__Directive__:
Put each line of the listing below into a JSON list of strings, from the line containing "Examining this photo, which" through the final line, both included. Use one string per line and leave out blank lines.
======== Source material
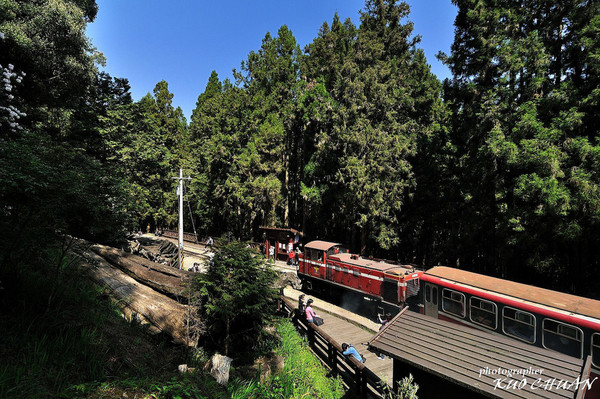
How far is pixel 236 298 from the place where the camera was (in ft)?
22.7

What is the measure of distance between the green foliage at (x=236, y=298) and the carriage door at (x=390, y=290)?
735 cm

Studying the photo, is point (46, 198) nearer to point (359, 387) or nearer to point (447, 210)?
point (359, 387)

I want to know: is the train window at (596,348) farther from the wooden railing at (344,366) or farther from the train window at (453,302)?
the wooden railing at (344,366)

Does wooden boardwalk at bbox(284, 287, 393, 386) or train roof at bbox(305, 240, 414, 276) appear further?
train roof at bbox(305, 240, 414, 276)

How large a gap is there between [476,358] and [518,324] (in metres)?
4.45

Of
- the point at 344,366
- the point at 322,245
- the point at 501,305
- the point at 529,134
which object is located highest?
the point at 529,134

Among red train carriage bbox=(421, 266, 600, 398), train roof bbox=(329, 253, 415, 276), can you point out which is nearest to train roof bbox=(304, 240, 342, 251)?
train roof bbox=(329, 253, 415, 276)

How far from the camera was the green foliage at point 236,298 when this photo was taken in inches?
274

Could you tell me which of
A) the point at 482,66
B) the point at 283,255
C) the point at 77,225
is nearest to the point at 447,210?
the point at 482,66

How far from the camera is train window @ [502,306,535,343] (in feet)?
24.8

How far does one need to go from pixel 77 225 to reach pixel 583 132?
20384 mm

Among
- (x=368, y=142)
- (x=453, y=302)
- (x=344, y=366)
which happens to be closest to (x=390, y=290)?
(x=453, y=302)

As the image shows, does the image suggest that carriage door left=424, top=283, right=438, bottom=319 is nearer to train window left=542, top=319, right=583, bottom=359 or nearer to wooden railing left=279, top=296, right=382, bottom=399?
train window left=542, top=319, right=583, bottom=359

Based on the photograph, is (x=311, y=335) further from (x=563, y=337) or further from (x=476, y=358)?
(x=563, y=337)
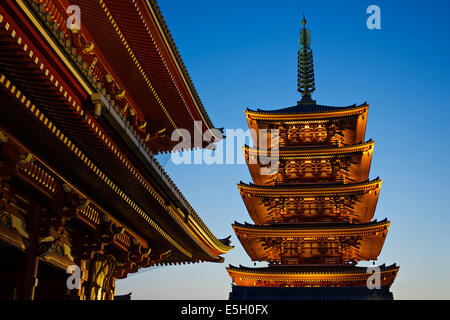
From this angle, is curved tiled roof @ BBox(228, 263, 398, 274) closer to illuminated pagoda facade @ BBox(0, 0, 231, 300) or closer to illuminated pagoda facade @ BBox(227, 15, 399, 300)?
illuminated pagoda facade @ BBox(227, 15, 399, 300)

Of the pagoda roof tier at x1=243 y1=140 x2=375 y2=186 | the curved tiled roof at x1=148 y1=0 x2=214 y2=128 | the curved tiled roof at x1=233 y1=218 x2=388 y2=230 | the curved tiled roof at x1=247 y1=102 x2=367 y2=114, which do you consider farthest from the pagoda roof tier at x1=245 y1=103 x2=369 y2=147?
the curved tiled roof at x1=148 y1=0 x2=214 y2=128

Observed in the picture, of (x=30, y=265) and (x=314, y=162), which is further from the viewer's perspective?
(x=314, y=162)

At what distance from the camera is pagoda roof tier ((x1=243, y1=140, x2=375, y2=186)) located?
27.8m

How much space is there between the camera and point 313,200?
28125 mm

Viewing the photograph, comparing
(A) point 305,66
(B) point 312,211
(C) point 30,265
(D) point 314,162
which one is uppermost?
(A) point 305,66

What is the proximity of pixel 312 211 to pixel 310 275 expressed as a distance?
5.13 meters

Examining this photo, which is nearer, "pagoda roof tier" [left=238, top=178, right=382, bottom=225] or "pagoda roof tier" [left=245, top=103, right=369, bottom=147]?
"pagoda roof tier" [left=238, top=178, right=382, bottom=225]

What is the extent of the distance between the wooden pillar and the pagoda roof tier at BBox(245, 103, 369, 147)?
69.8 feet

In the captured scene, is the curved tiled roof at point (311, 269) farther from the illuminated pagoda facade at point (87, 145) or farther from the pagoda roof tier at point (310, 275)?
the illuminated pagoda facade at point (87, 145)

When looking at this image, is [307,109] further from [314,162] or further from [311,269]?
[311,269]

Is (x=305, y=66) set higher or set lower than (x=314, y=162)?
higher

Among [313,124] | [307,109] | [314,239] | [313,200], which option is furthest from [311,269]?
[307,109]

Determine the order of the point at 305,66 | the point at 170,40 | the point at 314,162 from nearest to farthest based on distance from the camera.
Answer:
================
__Completed task__:
[
  "Examining this photo, which is nearer, \"pagoda roof tier\" [left=238, top=178, right=382, bottom=225] or \"pagoda roof tier\" [left=245, top=103, right=369, bottom=147]?",
  "\"pagoda roof tier\" [left=238, top=178, right=382, bottom=225]",
  "What is the extent of the distance between the wooden pillar and the pagoda roof tier at BBox(245, 103, 369, 147)?",
  "69.8 feet",
  "In the captured scene, is the curved tiled roof at point (311, 269) farther from the illuminated pagoda facade at point (87, 145) or farther from the pagoda roof tier at point (310, 275)?",
  "the illuminated pagoda facade at point (87, 145)",
  "When looking at this image, is [307,109] further from [314,162] or further from [311,269]?",
  "[311,269]",
  "Is (x=305, y=66) set higher or set lower than (x=314, y=162)?",
  "higher",
  "Among [313,124] | [307,109] | [314,239] | [313,200], which option is furthest from [311,269]?",
  "[307,109]",
  "Determine the order of the point at 305,66 | the point at 170,40 | the point at 314,162 from nearest to farthest based on distance from the camera.",
  "Answer:"
]